Ayrılığın fazla yarar getiremeyeceğini, gerekli olamayacağını daha önce vurgulamıştım. Yine siyasi yapıda bir tıkanmanın olduğunu, genelde cumhuriyet dengelerinde, özelde koalisyon, siyasi partiler dengesinde bir hazımsızlığın olduğunu biliyorum. Eğer demokrasi sorununa doğru sahip çıkabilirse bunun olumlu bir adım olabileceğini, siyasi seçeneği biraz ilgilendirebileceğini düşünüyorum. Fakat eski koltuk meraklısı, kişisel çıkarlarına bağlı politikacılar hala Türkiye'de etkili. Sırf kamuoyu seçim esaslarıyla statükoyu sürdürmek isteyen eğilimi güçlü olarak taşıyan siyasiler var. Bu rütbeye bağlı; dar, bürokratik yaklaşım sürdükçe daha cesur çıkışların fazla etkili olamayacaklarını vurguladım.

Verilen Alıştırma
Verilen metne göre Türkiye'de hangi politikacılar hâlâ etkilidir?

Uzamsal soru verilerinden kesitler
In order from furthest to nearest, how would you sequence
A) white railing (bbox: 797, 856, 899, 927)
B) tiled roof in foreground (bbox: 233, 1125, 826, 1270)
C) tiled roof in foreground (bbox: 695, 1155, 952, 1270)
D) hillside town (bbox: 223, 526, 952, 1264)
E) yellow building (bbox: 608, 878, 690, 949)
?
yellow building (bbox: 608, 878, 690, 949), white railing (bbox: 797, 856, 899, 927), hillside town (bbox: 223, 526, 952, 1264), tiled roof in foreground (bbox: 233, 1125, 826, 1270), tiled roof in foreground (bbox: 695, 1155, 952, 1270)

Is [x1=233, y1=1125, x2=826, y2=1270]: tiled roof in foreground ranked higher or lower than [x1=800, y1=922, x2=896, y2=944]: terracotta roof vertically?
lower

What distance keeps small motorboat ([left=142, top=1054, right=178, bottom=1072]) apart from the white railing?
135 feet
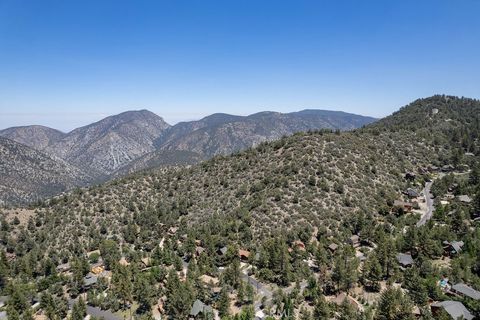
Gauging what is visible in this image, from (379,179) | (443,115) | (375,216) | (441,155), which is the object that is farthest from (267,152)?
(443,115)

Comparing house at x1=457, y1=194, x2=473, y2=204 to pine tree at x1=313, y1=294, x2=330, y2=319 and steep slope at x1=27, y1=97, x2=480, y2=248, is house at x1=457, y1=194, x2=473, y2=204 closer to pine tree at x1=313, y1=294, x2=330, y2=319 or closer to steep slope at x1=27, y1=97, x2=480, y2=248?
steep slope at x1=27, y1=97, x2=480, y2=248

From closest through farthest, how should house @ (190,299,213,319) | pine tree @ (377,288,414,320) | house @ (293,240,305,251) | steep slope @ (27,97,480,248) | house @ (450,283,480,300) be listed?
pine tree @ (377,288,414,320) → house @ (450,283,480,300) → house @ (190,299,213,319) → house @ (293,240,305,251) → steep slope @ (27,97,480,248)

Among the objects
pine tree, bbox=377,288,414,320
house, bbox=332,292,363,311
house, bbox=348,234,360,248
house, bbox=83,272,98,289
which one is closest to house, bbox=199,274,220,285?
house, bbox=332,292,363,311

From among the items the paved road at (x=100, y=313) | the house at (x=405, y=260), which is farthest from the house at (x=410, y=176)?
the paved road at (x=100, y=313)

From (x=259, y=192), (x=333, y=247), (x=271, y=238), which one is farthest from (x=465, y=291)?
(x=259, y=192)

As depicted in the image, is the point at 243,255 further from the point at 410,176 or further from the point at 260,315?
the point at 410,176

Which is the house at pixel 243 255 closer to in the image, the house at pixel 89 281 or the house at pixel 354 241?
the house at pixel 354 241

---

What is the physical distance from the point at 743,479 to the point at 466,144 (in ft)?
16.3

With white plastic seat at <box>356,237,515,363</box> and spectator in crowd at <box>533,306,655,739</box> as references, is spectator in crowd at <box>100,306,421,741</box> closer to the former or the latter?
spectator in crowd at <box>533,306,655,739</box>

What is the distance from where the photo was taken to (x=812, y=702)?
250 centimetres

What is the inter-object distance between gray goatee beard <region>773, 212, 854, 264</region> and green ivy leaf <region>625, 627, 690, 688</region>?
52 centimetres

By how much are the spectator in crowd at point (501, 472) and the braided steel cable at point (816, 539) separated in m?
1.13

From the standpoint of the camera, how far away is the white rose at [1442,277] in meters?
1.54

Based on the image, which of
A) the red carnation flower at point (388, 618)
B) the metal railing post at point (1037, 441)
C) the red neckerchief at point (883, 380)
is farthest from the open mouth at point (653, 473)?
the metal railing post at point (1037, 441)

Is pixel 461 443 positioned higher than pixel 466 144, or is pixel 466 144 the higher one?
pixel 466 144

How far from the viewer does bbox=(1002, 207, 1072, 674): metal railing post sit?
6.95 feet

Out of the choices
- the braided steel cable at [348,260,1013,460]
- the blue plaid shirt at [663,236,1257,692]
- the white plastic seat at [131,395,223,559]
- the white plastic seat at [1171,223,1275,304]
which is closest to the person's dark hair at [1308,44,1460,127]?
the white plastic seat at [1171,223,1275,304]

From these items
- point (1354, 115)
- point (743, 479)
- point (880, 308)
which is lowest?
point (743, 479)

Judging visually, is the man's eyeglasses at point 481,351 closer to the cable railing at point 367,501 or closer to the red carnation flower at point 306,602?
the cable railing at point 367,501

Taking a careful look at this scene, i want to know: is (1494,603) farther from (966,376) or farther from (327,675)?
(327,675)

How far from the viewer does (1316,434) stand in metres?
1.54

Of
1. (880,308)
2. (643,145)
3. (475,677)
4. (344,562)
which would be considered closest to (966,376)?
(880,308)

...

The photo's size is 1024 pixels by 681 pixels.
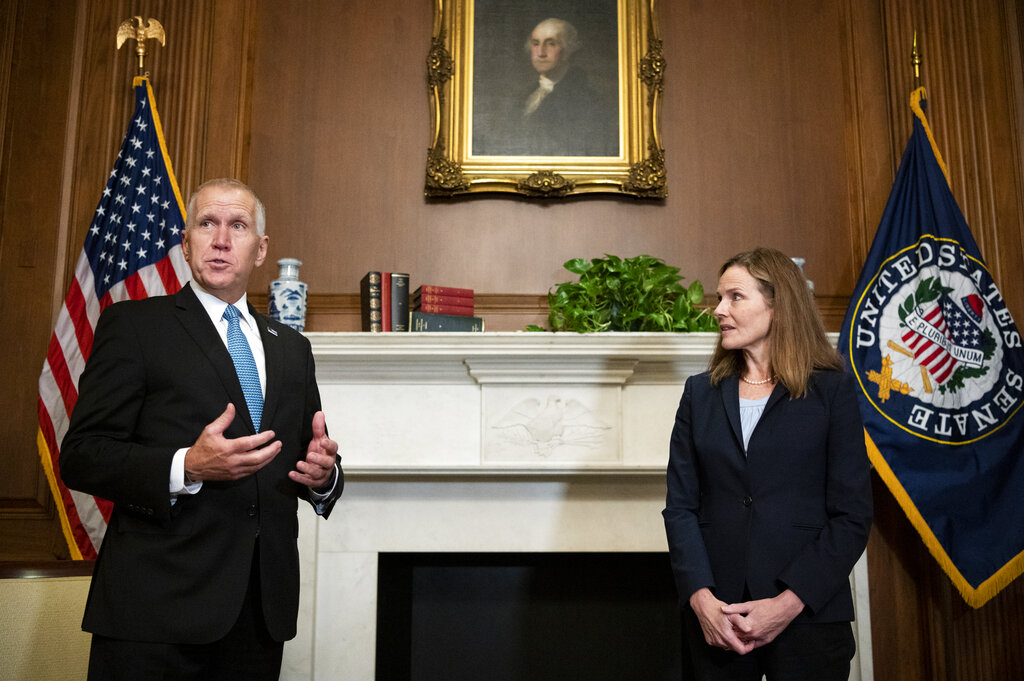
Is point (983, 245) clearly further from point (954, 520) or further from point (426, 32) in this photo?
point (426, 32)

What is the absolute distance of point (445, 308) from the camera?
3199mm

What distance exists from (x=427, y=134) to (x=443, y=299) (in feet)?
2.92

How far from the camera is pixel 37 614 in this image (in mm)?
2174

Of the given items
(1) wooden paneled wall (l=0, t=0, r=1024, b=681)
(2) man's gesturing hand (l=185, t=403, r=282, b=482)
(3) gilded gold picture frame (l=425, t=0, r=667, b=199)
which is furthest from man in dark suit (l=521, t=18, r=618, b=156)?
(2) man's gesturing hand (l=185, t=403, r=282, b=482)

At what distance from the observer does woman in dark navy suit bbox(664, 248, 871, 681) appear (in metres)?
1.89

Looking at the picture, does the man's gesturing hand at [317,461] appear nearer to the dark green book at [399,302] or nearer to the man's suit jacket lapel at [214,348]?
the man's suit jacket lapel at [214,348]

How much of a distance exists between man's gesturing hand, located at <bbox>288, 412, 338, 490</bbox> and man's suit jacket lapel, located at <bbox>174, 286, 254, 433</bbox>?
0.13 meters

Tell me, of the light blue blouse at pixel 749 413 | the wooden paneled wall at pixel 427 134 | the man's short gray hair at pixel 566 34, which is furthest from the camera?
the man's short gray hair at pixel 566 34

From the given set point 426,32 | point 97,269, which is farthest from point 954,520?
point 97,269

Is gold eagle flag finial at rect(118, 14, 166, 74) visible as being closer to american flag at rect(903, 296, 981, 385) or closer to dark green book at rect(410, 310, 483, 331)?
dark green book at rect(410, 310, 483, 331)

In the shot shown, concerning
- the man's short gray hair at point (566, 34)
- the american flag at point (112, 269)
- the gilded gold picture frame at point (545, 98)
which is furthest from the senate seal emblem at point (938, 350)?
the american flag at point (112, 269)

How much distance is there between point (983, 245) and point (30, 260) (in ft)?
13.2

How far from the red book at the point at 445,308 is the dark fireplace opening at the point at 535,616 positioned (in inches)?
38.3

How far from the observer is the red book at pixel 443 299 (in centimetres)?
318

Alıştırmanın Çözümü
Eski koltuk meraklısı, kişisel çıkarlarına bağlı politikacılar.